NEW YORK (Reuters) - Outspoken New York criminal defense attorney Lynne Stewart, now disbarred and incarcerated, lost a bid to reverse her 10-year prison sentence for helping a terrorism suspect smuggle messages to his followers from prison.
In a written opinion on Thursday, three judges at the 2nd U.S. Circuit Court of Appeals in New York expressed little sympathy for 72-year-old Stewart, who has struggled with breast cancer and whose supporters had argued the prison term amounted to a death sentence.
Stewart “has persisted in exhibiting what seems to be a stark inability to understand the seriousness of her crimes, the breadth and depth of the danger in which they placed the lives and safety of unknown innocents, and the extent to which they constituted an abuse of her trust and privilege as a member of the bar,” the 51-page opinion said.
Stewart, a long time human rights lawyer, was convicted by a Manhattan federal jury in July 2005 of helping her client, a blind Egyptian cleric who was a terrorism suspect, smuggle messages out of prison, a violation of the Special Administrative Measures (SAMs) governing his confinement. In 2006, she was sentenced to 28 months in prison.
In 2009, after a government appeal, a 2nd circuit panel sent the case back to U.S. District Judge John Koeltl for resentencing on the grounds that the original sentence was insufficient.
The same judges - John Walker, Guido Calabresi and Robert Sack - also issued Thursday’s opinion, and heard oral arguments in the case in February.
Herald Price Fahringer, an attorney for Stewart, said he would ask for the case to be heard again before the full appeals court and that the issues it presents may warrant review by the Supreme Court.
The opinion is a “terrible deterrent for people speaking out in public,” Fahringer said.
Fahringer had argued that comments Stewart made after her initial sentence was imposed should not have been used to increase her prison term, and that they should not have been taken as a clear-cut denial of remorse for her actions.

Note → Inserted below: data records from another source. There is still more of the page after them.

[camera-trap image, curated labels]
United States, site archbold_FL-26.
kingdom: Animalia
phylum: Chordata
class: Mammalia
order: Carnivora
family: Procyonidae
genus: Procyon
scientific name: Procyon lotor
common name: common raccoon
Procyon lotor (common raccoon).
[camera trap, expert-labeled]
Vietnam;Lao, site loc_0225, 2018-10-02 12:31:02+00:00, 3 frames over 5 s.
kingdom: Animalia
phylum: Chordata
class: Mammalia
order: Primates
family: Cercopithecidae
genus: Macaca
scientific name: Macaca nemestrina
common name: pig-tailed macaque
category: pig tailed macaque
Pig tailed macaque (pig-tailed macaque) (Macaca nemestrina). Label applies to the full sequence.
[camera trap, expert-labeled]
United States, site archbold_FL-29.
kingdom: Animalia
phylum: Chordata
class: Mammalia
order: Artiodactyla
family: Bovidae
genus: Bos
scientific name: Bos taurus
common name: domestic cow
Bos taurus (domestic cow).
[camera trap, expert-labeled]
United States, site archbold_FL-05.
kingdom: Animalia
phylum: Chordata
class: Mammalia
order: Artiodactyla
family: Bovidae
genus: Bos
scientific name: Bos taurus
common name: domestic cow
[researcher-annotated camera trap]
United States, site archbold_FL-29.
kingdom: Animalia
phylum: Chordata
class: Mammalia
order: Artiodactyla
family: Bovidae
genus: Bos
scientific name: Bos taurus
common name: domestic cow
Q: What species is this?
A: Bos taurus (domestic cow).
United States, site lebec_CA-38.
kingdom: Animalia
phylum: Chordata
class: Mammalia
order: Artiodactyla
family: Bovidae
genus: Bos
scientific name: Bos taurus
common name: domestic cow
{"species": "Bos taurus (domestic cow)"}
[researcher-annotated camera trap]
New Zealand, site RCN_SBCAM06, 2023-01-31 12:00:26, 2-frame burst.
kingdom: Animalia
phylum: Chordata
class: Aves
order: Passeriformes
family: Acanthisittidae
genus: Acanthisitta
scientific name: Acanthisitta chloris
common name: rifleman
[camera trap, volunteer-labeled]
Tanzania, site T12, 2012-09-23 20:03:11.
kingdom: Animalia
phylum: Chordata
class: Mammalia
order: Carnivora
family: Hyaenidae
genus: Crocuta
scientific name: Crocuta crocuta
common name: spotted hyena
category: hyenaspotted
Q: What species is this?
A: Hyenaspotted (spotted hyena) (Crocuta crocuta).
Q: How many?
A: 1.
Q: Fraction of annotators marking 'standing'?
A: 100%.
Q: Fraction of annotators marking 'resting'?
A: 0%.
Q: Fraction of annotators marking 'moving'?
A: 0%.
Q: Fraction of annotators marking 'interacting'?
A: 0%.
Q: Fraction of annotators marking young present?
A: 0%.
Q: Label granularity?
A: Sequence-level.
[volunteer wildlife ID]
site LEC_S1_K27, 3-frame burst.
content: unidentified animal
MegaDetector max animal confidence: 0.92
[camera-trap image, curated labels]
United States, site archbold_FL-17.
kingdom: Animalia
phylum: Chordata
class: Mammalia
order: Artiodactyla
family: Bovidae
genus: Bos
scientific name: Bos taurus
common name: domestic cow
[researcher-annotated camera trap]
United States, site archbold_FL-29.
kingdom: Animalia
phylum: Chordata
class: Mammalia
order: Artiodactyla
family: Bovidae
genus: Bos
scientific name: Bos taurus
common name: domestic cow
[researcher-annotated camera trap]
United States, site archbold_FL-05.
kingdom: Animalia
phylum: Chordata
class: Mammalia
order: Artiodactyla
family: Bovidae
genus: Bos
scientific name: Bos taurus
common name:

“Cobbling together scraps of First Amendment doctrine and dicta for support, she (Stewart) contends that she was punished for what she said, and that such punishment runs afoul of the First Amendment,” said the opinion, written by Judge Sack.
After the October 2006 sentencing, Stewart, standing on the courthouse steps, said that she could serve the 28-month sentence “standing on my head.” The government also cited two other comments she made in interviews after the sentencing.
But the appellate judges praised Judge Koeltl’s reasoning in quadrupling Stewart’s sentence.
By taking the statements into account, Koeltl was “determining the characteristics of the defendant, which were legally relevant to a determination of the appropriate sentence to impose on Stewart, through the contents of statements she voluntarily and publicly made.”
The opinion brushed aside any notion that her sentence would have a “chilling effect” on free speech, and said the government can, in some circumstances, use what people say in public against them.
Nevertheless, the opinion said it was important to “again emphasize” that courts cannot just use any protected speech in fashioning a prison sentence. The speech must, for example, be related to “specific criminal wrongdoing.”
The appeals court also said Koeltl had not punished Stewart for her political beliefs.
Stewart was convicted for helping her client, Sheikh Omar Abdel-Rahman, contact the Islamic Group in Egypt.
The Islamic Group is listed by the U.S. government as a terrorist organization. Abdel-Rahman was convicted in 1995 of conspiring to attack the United Nations and other New York City landmarks, following the 1993 World Trade Center truck bombing.
Stewart is serving her sentence at the Federal Medical Center prison in Fort Worth, Texas.